# New DW735, not feeding, any troubleshooting tips?



## JavaGeek (Feb 2, 2010)

Anyone have an idea of why a new planer won't feed stock? I have tried shallow and deep cuts. on shallow cuts, if I force the pine 2x4 test stock with a log of brute force, I can get shallow cuts. The board is pretty true/square. Any suggestions on troubleshooting?

Hello All,
I am a novice woodworker learning in the evenings and wanted to graduate from homecenter red oak to unfinished lumber from some local lumber retailers. After reading a lot of reviews, I painfully saved up for a DeWalt DW735. 

I tried running some softwood stock through it and I cannot get it to feed as mentioned above. I have never used a planer before, so perhaps this is a mistake on my part. 


Aren't there power rollers to feed the stock? I was able to force it, but it didn't seem to grab the stock, even after cutting into the board.
Was there some setup step I missed? I didn't see it in the manual.
Is there a way to troubleshoot?
This is a brand new tool and has never worked yet. I contacted DeWalt as well, but wanted to make sure I am not making a beginner's mistake.


----------



## mikeintexas (Oct 25, 2011)

I know very little about planers, but I'll try to help. Have you consulted the "Troubleshooting Section" of the owner's manual? To me it sounds like the feed roller mechanism is broken, but possibly it ships "disconected" or something and requires you to do something first? Ala my table saw that shipped with the motor frozen in place with a steel shipping brace that needed to be removed first. See what the manual says. Just be careful and don't stick your hands in there while it's plugged in, please.


----------



## reclaimedvt (Dec 26, 2012)

Wow I was just logging on to ask the exact same question...weird


----------



## reclaimedvt (Dec 26, 2012)

Mine fed a few times but it just won't grab now


----------



## wericha (Apr 29, 2012)

The table of the 735 has a mirror finish, which should allow you to see if the front feed roller is turning. If not, make sure the front feed control lever is firmly engaged in either of the 2 feeds. With the planer running, flip the speed lever back a forth a few times to make sure it is engaging.


----------



## Bonka (Mar 24, 2011)

*735*

I had the same problem. The 1 & 2 speed control was straight up and down, hence it was in neutral.
Start it up before shifing gears.


----------



## Joeb41 (Jun 23, 2012)

Good advice here so far, make sure the speed control is engaged to the left or right, also make sure the rollers are clean.
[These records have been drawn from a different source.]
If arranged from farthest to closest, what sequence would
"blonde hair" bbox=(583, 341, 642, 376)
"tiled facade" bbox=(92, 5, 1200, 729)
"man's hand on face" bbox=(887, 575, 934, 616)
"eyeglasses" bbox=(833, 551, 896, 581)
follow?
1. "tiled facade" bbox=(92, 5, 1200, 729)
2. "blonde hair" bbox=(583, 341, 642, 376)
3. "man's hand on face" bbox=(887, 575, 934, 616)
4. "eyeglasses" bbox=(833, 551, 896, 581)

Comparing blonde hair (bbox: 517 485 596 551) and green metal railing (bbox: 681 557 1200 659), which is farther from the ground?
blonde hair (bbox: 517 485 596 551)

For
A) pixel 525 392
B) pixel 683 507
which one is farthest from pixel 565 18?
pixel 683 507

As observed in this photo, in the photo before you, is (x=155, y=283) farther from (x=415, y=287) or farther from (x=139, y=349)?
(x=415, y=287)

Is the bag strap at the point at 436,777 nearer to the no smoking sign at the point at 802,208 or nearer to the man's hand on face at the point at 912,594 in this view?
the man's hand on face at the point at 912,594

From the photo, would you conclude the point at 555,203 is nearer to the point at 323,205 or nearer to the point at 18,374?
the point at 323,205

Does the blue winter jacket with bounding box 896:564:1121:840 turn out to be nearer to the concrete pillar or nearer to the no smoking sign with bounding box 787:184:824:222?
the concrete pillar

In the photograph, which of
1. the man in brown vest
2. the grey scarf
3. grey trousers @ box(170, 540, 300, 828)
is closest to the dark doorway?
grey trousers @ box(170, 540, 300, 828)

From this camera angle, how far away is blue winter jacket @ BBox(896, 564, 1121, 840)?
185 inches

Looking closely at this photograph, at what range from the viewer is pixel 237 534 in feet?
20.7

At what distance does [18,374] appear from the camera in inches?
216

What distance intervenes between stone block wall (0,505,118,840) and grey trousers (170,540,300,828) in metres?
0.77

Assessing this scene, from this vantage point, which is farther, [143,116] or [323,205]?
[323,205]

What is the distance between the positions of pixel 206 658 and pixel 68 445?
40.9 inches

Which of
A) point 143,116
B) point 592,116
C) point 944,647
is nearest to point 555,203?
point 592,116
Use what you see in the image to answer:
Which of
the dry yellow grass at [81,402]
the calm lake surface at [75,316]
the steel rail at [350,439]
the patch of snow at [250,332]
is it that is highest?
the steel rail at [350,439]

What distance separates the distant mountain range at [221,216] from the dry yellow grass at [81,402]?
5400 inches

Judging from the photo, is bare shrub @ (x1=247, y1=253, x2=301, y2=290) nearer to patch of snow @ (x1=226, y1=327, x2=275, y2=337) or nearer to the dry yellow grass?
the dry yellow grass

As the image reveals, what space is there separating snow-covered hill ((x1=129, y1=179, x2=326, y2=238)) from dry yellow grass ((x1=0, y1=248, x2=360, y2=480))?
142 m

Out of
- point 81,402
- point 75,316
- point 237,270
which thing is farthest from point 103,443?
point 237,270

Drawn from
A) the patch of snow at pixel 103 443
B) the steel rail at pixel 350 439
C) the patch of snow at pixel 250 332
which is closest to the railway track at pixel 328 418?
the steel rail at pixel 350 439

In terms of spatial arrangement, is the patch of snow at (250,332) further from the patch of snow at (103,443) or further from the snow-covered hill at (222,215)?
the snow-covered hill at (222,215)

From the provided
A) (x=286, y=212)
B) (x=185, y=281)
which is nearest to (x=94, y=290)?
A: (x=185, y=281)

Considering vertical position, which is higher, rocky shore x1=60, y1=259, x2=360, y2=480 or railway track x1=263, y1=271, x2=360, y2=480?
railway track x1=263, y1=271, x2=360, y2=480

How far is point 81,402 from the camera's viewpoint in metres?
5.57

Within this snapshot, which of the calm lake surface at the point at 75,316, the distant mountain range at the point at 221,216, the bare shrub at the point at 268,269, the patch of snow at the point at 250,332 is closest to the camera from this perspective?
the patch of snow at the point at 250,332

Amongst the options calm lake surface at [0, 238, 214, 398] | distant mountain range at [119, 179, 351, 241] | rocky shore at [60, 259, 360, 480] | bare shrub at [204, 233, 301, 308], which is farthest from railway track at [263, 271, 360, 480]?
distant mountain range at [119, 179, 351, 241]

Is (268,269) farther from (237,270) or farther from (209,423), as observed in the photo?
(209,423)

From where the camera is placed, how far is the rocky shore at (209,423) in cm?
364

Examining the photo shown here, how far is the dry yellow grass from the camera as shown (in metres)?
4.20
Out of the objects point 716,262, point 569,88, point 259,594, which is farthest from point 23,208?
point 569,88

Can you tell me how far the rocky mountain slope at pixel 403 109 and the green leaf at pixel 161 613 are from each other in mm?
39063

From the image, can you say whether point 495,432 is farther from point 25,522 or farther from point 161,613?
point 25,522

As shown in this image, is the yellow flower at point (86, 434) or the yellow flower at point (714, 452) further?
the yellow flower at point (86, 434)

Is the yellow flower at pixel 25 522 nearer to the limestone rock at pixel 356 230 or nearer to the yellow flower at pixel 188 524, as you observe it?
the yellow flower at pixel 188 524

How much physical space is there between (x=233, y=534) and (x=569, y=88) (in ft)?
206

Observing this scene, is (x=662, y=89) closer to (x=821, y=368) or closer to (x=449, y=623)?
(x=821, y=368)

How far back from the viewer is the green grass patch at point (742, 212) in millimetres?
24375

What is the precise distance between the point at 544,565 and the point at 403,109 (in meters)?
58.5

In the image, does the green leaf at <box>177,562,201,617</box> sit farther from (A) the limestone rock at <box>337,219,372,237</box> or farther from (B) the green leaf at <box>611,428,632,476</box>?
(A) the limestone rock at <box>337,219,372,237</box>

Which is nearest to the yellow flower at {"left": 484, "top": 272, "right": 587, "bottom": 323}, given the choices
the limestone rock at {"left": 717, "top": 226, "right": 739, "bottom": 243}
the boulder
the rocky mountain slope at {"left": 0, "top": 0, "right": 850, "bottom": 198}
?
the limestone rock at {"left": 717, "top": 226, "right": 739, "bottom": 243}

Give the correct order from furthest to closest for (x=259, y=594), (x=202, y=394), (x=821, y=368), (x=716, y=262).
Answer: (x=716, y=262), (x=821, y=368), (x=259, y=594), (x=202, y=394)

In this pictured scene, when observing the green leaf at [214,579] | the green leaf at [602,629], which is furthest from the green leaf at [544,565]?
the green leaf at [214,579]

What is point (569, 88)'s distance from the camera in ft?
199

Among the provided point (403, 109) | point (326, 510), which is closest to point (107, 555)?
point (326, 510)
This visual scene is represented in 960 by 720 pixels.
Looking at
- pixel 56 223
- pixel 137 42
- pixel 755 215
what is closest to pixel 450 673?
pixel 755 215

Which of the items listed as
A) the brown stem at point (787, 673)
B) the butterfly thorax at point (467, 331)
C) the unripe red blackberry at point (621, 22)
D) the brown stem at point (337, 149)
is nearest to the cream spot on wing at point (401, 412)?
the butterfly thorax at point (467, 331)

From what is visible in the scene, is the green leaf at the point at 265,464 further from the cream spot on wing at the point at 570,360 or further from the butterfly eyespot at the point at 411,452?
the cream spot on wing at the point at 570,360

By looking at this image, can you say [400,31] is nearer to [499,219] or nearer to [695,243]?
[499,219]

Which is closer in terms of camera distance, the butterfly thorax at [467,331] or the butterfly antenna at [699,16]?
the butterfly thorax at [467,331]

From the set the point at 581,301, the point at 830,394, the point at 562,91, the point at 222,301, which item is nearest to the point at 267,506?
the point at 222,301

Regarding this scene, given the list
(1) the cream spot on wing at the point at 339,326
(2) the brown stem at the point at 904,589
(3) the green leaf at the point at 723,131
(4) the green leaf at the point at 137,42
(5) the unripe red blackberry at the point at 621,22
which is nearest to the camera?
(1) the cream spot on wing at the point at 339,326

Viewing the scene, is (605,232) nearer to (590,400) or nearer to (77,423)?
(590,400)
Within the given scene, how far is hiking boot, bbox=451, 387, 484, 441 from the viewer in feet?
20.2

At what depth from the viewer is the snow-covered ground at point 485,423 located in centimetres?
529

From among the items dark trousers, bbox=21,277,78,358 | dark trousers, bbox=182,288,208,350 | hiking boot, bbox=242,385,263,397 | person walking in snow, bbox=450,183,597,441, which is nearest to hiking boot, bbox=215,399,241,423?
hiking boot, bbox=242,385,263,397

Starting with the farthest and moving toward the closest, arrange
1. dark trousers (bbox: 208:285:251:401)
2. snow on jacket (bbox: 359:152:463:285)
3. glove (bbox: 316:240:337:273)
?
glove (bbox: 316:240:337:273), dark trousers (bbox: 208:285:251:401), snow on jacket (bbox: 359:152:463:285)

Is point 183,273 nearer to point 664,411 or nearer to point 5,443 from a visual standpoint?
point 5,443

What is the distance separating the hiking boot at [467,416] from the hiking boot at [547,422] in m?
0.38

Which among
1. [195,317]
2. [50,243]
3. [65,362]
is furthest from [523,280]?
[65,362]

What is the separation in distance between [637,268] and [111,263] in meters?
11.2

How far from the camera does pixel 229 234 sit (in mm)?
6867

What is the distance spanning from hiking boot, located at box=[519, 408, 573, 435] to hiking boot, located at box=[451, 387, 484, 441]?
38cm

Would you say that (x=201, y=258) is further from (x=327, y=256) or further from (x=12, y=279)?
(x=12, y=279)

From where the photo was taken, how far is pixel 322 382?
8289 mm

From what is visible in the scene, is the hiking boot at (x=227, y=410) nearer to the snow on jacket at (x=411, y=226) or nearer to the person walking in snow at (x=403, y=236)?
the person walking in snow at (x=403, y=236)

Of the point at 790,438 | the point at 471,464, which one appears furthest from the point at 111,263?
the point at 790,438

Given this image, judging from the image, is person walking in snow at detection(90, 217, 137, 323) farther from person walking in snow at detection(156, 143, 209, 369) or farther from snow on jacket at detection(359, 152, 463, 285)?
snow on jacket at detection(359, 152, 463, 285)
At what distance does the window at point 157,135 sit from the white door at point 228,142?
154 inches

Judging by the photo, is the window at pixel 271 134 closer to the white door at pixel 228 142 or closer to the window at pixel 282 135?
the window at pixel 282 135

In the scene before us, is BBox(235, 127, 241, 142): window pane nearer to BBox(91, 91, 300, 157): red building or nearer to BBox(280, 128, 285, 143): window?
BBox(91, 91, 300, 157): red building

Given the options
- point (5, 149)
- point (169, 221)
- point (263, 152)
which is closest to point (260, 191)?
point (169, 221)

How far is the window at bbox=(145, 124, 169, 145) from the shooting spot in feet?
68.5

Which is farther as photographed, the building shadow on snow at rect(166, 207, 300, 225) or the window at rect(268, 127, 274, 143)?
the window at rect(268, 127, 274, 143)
Clean with mineral spirits and let them totally dry before using. I use Johnsons paste wax on the tables. I have had mine for 6 years with no problems.


----------



## reclaimedvt (Dec 26, 2012)

I know this isn't my thread but thank you so much I see what happened now...I must have changed speeds without it being on.


----------



## JavaGeek (Feb 2, 2010)

Bonka said:


> I had the same problem. The 1 & 2 speed control was straight up and down, hence it was in neutral.
> Start it up before shifing gears.


Thank you so much. You were 100% correct. I had tried to change the speed when I first bought it, but before I turned the power on. 

I attached a picture of the correct and incorrect position. Notice the incorrect position is much cleaner  Once I followed your advice and got the roller engaging, a lot of sawdust was made.


----------



## 50woody (Jan 17, 2021)

Bonka said:


> *735*
> 
> I had the same problem. The 1 & 2 speed control was straight up and down, hence it was in neutral.
> Start it up before shifing gears.


Thanks! I thought I had a major problem, I was about to go checking belts etc. on a new but unboxed machine bought at a discount. No where in troubleshooting do they say there is a neutral! Yes switching speeds while running fixed it. Easiest solution ever! So releived.


----------